Moreover, 21 percent of those surveyed admitted to medicating their kids with paracetamol, such as Panodil, before sending them to school.

The FOLA parents’ organisation is shocked by the findings.

“I think it is absolutely crazy. It simply cannot be that a child goes to school sick and plays with lots of other children. Then we are faced with the fact that they will infect the whole institution,” said FOLA chair Signe Nielsen.

Pill pushers
At the Børnehuset daycare institution in Silkeborg a meeting was called where parents were implored not to bring their sick children to school.

At Børnehuset there are fears that parents prefer to pack their kids off with a pill without informing teachers.

“We occasionally have children who that they have had a pill for breakfast,” said headteacher Susanne Bødker. “You might think that it is a Panodil more than a vitamin pill, if it is a child who has just been sick, for example.”

Parents sick and tired
Parents, when confronted, often cite pressure at work as a reason for not being able to stay at home with their children.

Many declare that they simply cannot take another day off, as they are afraid of being fired.

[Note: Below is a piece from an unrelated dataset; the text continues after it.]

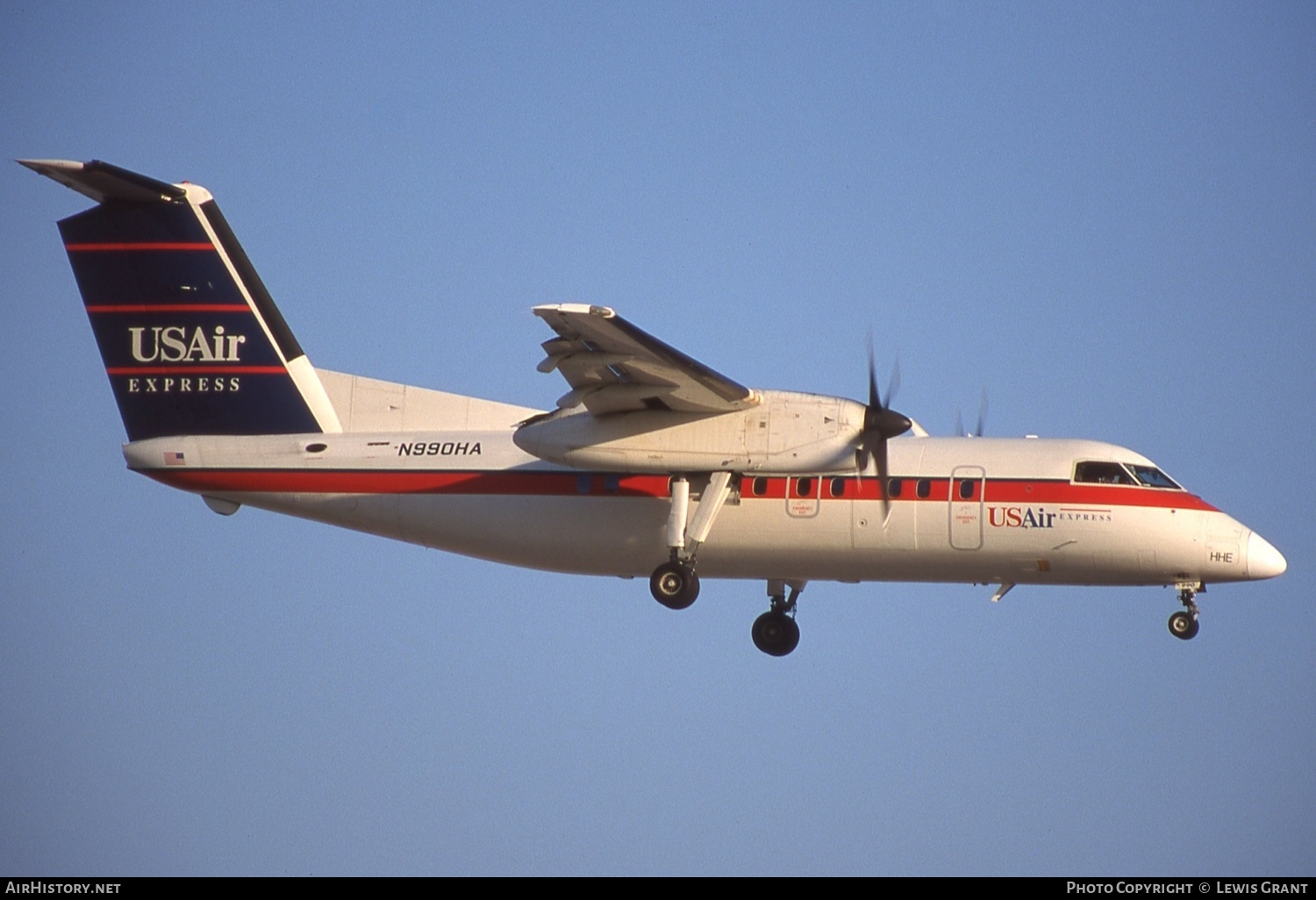 Aircraft Photo of N990HA | De Havilland Canada DHC-8-201 Dash 8 | USAir Express | AirHistory.net #653457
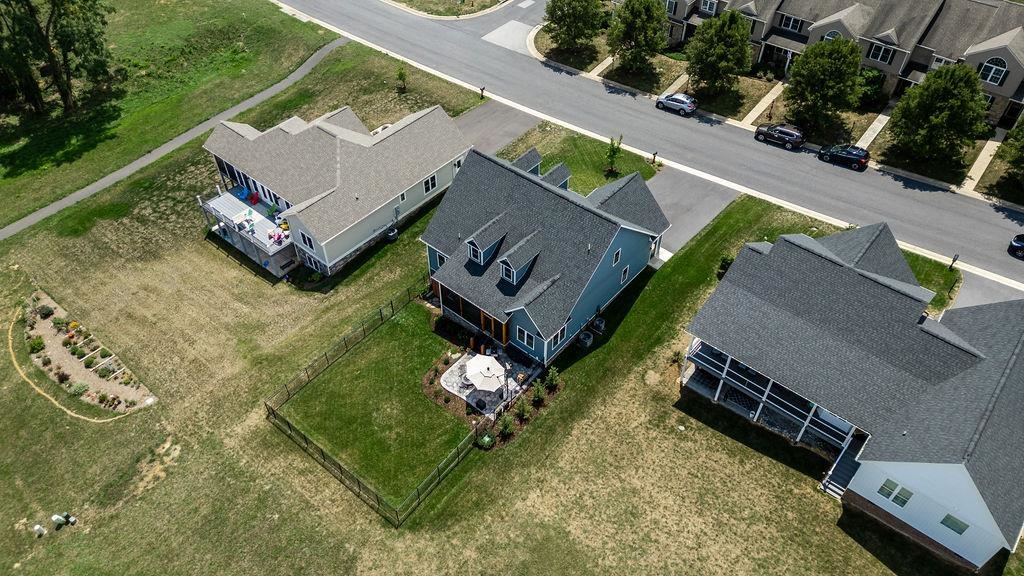 44 WHISPERING OAKS DR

Allan Randrup Thomsen, a professor of virology at KU, has heavily criticised the parents’ actions, describing the current situation as a “vicious circle”.

“It promotes the spread of viruses, and it adds momentum to a cycle where parents are pressured by high levels of sick-leave. If they then choose to send the children to daycare while they are still recovering, they keep the epidemic going in daycares, and this in turn puts a greater burden on the parents.”